The appearance of intraoperative floppy iris syndrome has been shown to be affected by many reasons and various systemic medications.5–10 However, IFIS came in the spotlight when the therapeutic algorithm for the treatment of benign prostatic hyperplasia (BPH) suggested the intake of a1-ARA as the first line treatment, substituting surgical intervention.13 Three subtypes of a1- adrenergic receptors (a1- AR) have been identified so far: a1A, a1B and a1D. a1A AR is the main regulator of smooth muscle tone in the human urinary system and dominates also the musculus dilatator pupillae.14 a1B subtype regulates blood pressure through arterial muscle relaxation.14 The choroid as a highly vascularized layer is rich in a1B ARs, thus all a1B-ARAs have potential effects on the choroidal blood flow. a1D is associated with contraction of the bladder muscle and sacral spinal cord innervation.14 In the early stages of a1-ARAs intake, they antagonize the a1-receptors within the dilator muscle of the iris, thus preventing the iris from fully dilating during cataract phacoemulsification.1
The discontinuation of a1-ARAs and/or the use of epinephrine which displaces a1-ARAs may theoretically lead to an increase of the iris tone and a decrease of IFIS incidence. However, cases of severe IFIS do not benefit significantly from either measure which implies a different mechanism through which a1-ARAs act upon the iris.15,16 It is proposed that the long-term intake of a1-ARAs leads to permanent anatomical variations, which are incompletely resolved after treatment interruptions and are not affected by the use of mydriatic agents.17 In addition, the drug-melanin interaction causes further dilator muscle atrophy that contributes to the development of IFIS.16
Other systemic medication such as benzodiazepines, antipsychotics and hypertension drugs may have a similar effect on the iris, although the exact pathophysiological mechanism has not been fully understood and the correlation with IFIS incidence does not seem to be as strong as with tamsulosin.4,5,7 Cataract surgery is one of the most frequently performed surgeries worldwide.18 Similarly, BHP is present in almost 50% of men by the age of 50 years and 75% of men by the age of 80 years.19 Therefore, it is only natural, that with the life expectancy elongation, men with BHP on a1-ARAs treatment requiring cataract phacoemulsification surgery or vice versa, would be the norm.

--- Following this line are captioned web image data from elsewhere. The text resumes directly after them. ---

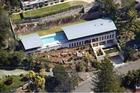 Lanai - Aerial view
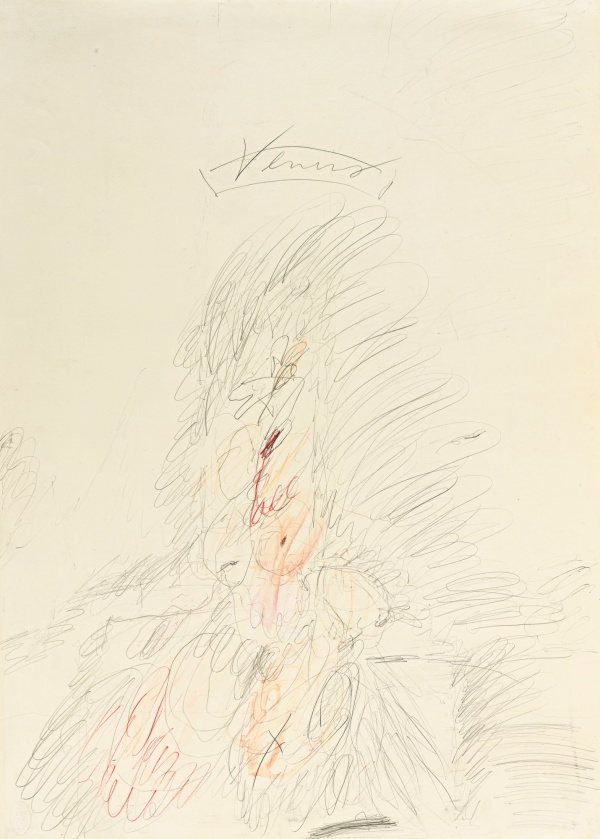 Lot 57. CY TWOMBLY, 1928 - 2011, VENUS titled; signed and dated Rome 1962 on the reverse pencil, colored pencil, and watercolor on paper: 27 1/2 x 19 1/2 in. 70 x 50 cm. Estimate: $350,000-450,000.
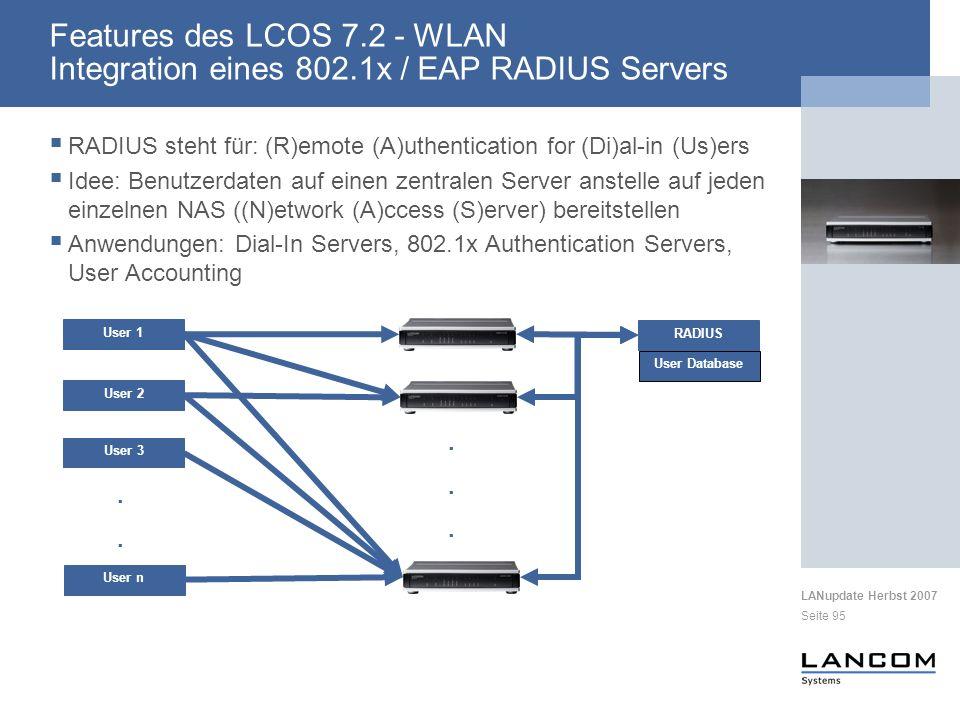 Features des LCOS 7. 2 - WLAN Integration eines 802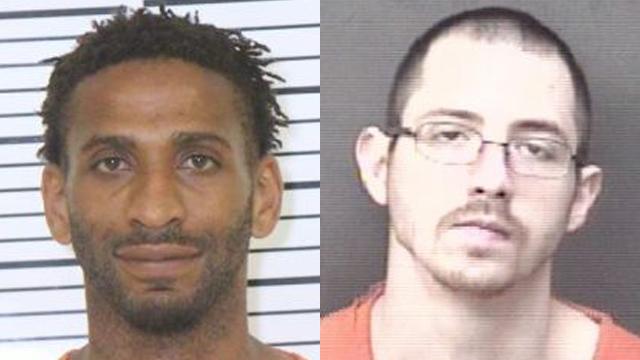 (From left to right) Juwaun Shorter, 32; Ryan Kirby, 28.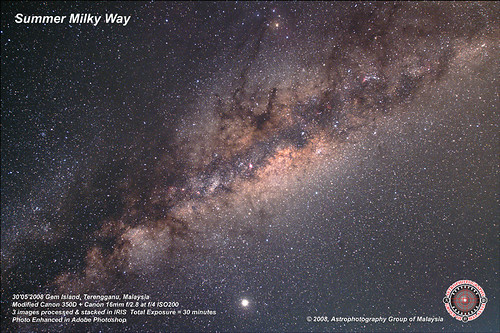 Summer Milky Way. Click to enlarge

The positive correlation of tamsulosin and IFIS is well established since the initial description of this phenomenon.1 Along with alfuzosin, they are the most commonly prescribed ARAs.20 Tamsulosin blocks equally a1A and a1D ARs with an affinity ten times greater than other a1-ARAs,21 thus tamsulosin has the higher odds ratio (OR=206.5) and relative risk ratio (RR=99.3) for IFIS development among a1-ARAs.22 The recommended daily dosage in Japan is 0.2mg while in Europe and the US is 0.4mg.23 It is of note, that studies originating from Japan report lower IFIS incidence among men on tamsulosin than the incidence reported in Europe and the U.S.23 Therefore, IFIS development for patients on tamsulosin is probably positively corelated with its cumulative dosage. However, development of IFIS has been reported even after 48 hrs of tamsulosin intake.24
The discontinuation of tamsulosin 4–7 days prior to surgery might be beneficial, although it does not prevent IFIS completely.1,13 Due to its high OR and RR for IFIS, it is recommended that urologists inform their patients for the risk of IFIS before prescribing tamsulosin. Ideally, the ophthalmologist of the patient should be notified.25 Patients requiring cataract surgery, could be scheduled for surgery before the initiation of tamsulosin. Alternatively, a non-selective a1-ARA can be considered.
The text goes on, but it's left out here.